In any event, information stored in computers was not likely to be compromised, unless the computer was connected to a network through which the information could be transmitted. Of course, there were exceptions to this and there were cases in which hackers perpetrated frauds using data stored in IT systems. However, this was achieved through typical hacking activities, with no viruses involved.

The advent of the Internet however caused virus creators to change their objectives, and, from that moment on, they tried to infect as many computers as possible in the shortest time. Also, the introduction of Internet services -like e-banking or online shopping- brought in another change. Some virus creators started writing malicious codes not to infect computers, but, to steal confidential data associated to those services. Evidently, to achieve this, they needed viruses that could infect many computers silently.

Their malicious labor was finally rewarded with the appearance, in 1986, of a new breed of malicious code generically called “Trojan Horse”, or simply “Trojan”. This first Trojan was called PC-Write and tried to pass itself off as the shareware version of a text processor. When run, the Trojan displayed a functional text processor on screen. The problem was that, while the user wrote, PC-Write deleted and corrupted files on the computers’ hard disk.

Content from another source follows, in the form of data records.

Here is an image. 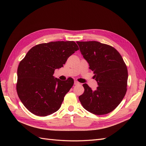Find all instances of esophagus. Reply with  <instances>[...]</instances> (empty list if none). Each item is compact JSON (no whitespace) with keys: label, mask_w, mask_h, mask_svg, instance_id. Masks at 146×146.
Instances as JSON below:
<instances>
[{"label":"esophagus","mask_w":146,"mask_h":146,"mask_svg":"<svg viewBox=\"0 0 146 146\" xmlns=\"http://www.w3.org/2000/svg\"><path fill=\"white\" fill-rule=\"evenodd\" d=\"M79 84H80V83H79L78 81H77V80L74 81V85H79Z\"/></svg>","instance_id":"obj_1"}]
</instances>
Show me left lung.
Returning a JSON list of instances; mask_svg holds the SVG:
<instances>
[{"label": "left lung", "mask_w": 146, "mask_h": 146, "mask_svg": "<svg viewBox=\"0 0 146 146\" xmlns=\"http://www.w3.org/2000/svg\"><path fill=\"white\" fill-rule=\"evenodd\" d=\"M80 52L95 74L98 86L94 91L87 84L79 96L83 107L103 115L115 109L127 91L128 70L122 56L114 47L98 41H77Z\"/></svg>", "instance_id": "1"}]
</instances>
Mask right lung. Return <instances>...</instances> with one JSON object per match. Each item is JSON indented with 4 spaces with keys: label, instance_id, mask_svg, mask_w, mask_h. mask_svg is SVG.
Wrapping results in <instances>:
<instances>
[{
    "label": "right lung",
    "instance_id": "right-lung-1",
    "mask_svg": "<svg viewBox=\"0 0 146 146\" xmlns=\"http://www.w3.org/2000/svg\"><path fill=\"white\" fill-rule=\"evenodd\" d=\"M78 49L74 41H54L39 44L27 52L17 68L16 90L29 111L46 116L60 109L74 80H60L53 75Z\"/></svg>",
    "mask_w": 146,
    "mask_h": 146
}]
</instances>
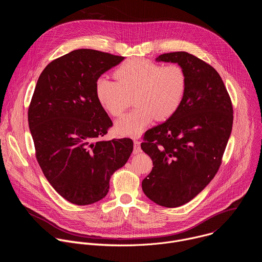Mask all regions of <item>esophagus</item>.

After PC-Write, this type of malicious code evolved very quickly to reach the stage of present-day Trojans. Today, many of the people who design Trojans to steal data cannot be considered virus writers but simply thieves who, instead of using blowtorches or dynamite have turned to viruses to commit their crimes. Ldpinch.W or the Bancos or Tolger families of Trojans are examples of this

part 5

Even though none of them can be left aside, some particular fields of computer science have played a more determinant role than others with regard to the evolution of viruses. One of the most influential fields has been the development of programming languages.

These languages are basically a means of communication with computers in order to tell them what to do. Even though each of them has its own specific development and formulation rules, computers in fact understand only one language called "machine code".

Programming languages act as an interpreter between the programmer and the computer. Obviously, the more directly you can communicate with the computer, the better it will understand you, and more complex actions you can ask it to perform.

According to this, programming languages can be divided into "low and high level" languages, depending on whether their syntax is more understandable for programmers or for computers. A "high level" language uses expressions that are easily understandable for most programmers, but not so much for computers. Visual Basic and C are good examples of this type of language.

On the contrary, expressions used by "low level" languages are closer to machine code, but are very difficult to understand for someone who has not been involved in the programming process. One of the most powerful, most widely used examples of this type of language is "assembler".

In order to explain the use of programming languages through virus history, it is necessary to refer to hardware evolution. It is not difficult to understand that an old 8-bit processor does not have the power of modern 64-bit processors, and this of course, has had an impact on the programming languages used.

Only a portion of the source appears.